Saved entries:

+++

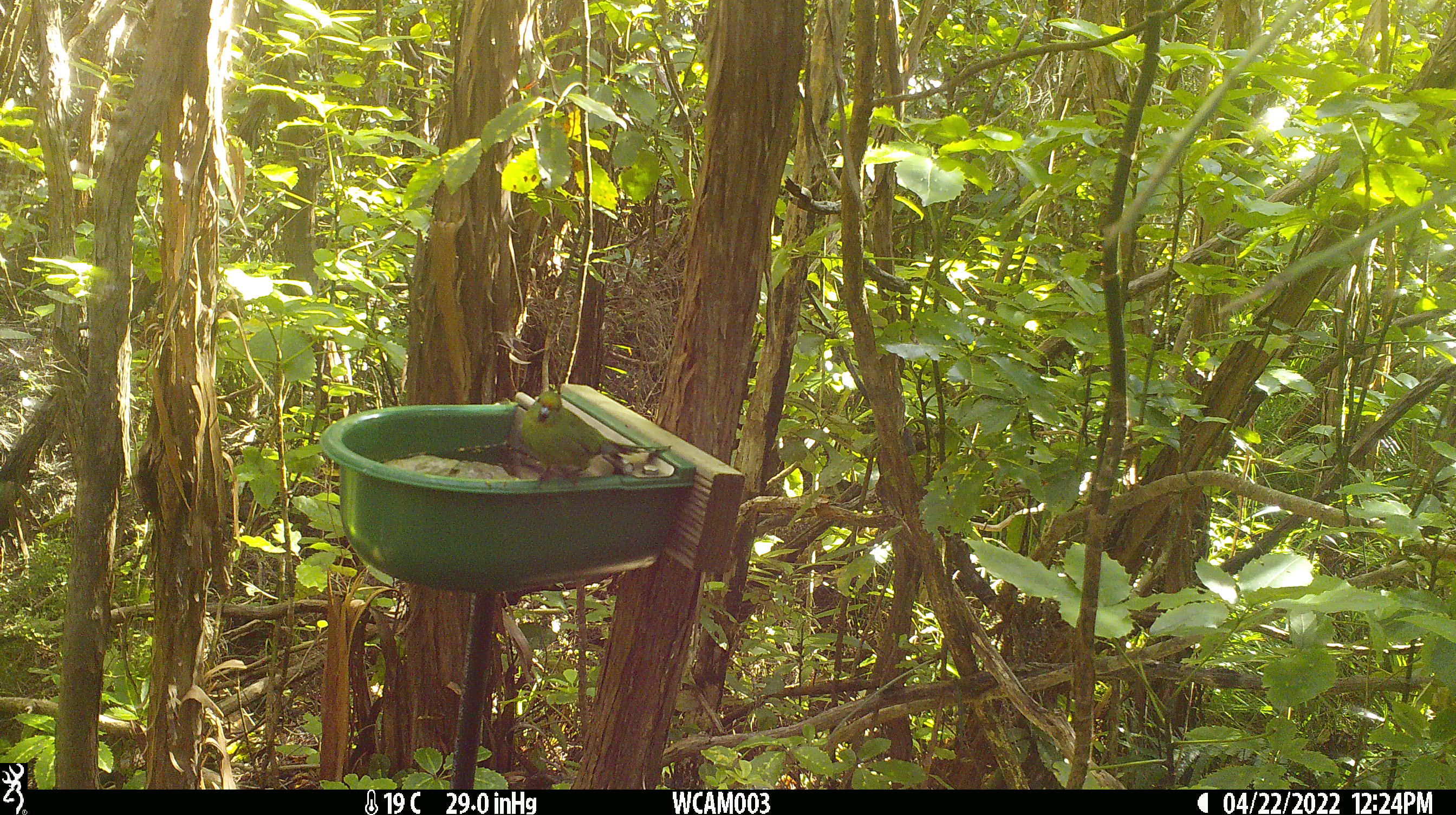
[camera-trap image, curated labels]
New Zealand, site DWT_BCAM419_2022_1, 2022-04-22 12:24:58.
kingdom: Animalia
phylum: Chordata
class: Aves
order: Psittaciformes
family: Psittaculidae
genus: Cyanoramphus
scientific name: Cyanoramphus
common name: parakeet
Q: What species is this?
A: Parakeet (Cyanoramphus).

+++

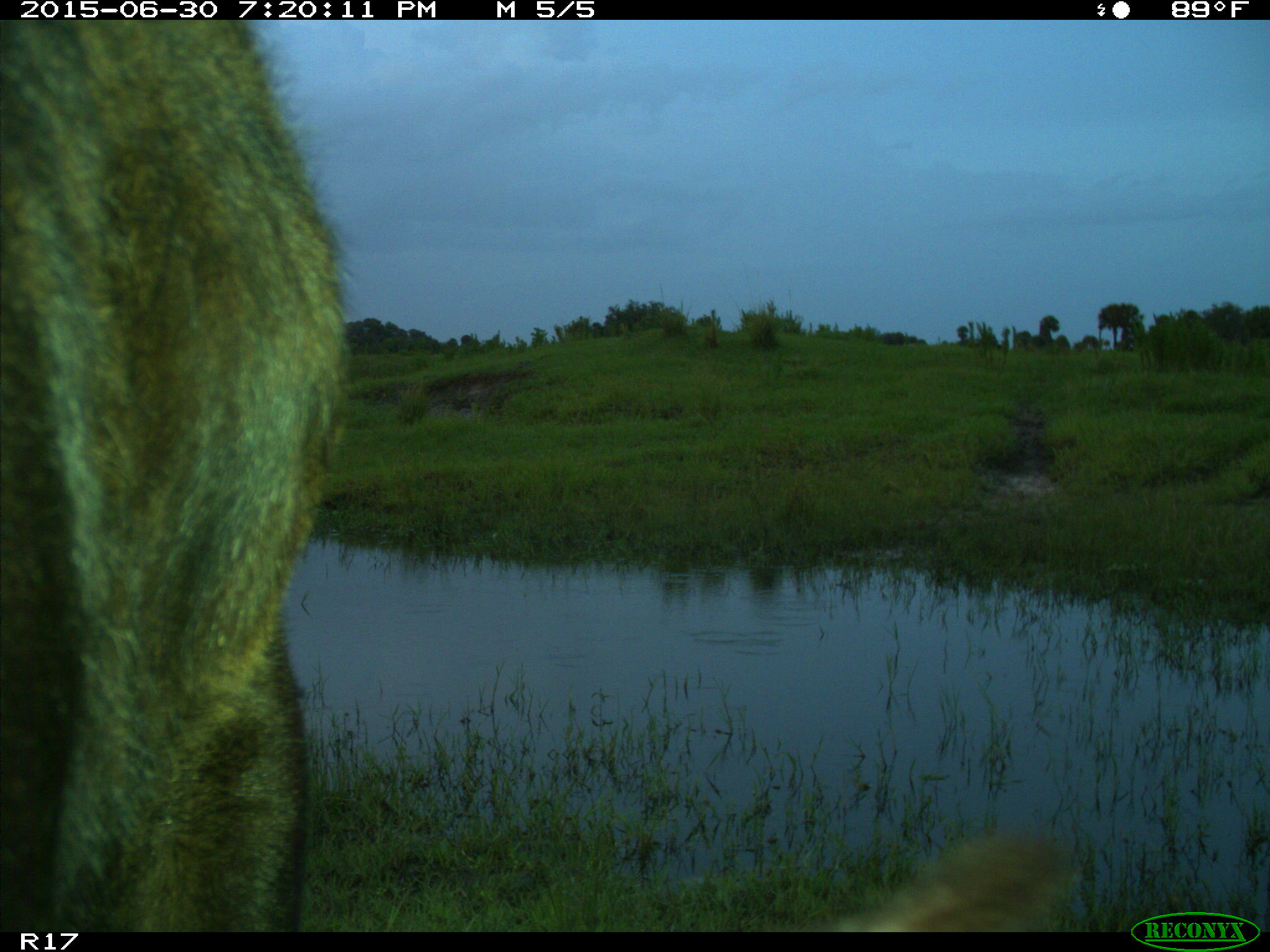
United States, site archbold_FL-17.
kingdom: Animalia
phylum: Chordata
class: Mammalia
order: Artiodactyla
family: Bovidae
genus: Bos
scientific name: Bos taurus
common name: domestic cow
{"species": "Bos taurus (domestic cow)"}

+++

DIRECTIONS -> Please copy the lines in the records above between the one holding "class: Aves" and the one holding "A: Parakeet (Cyanoramphus).", inclusive, exactly and with no other line.

ANSWER FOR THE TASK ->
class: Aves
order: Psittaciformes
family: Psittaculidae
genus: Cyanoramphus
scientific name: Cyanoramphus
common name: parakeet
Q: What species is this?
A: Parakeet (Cyanoramphus).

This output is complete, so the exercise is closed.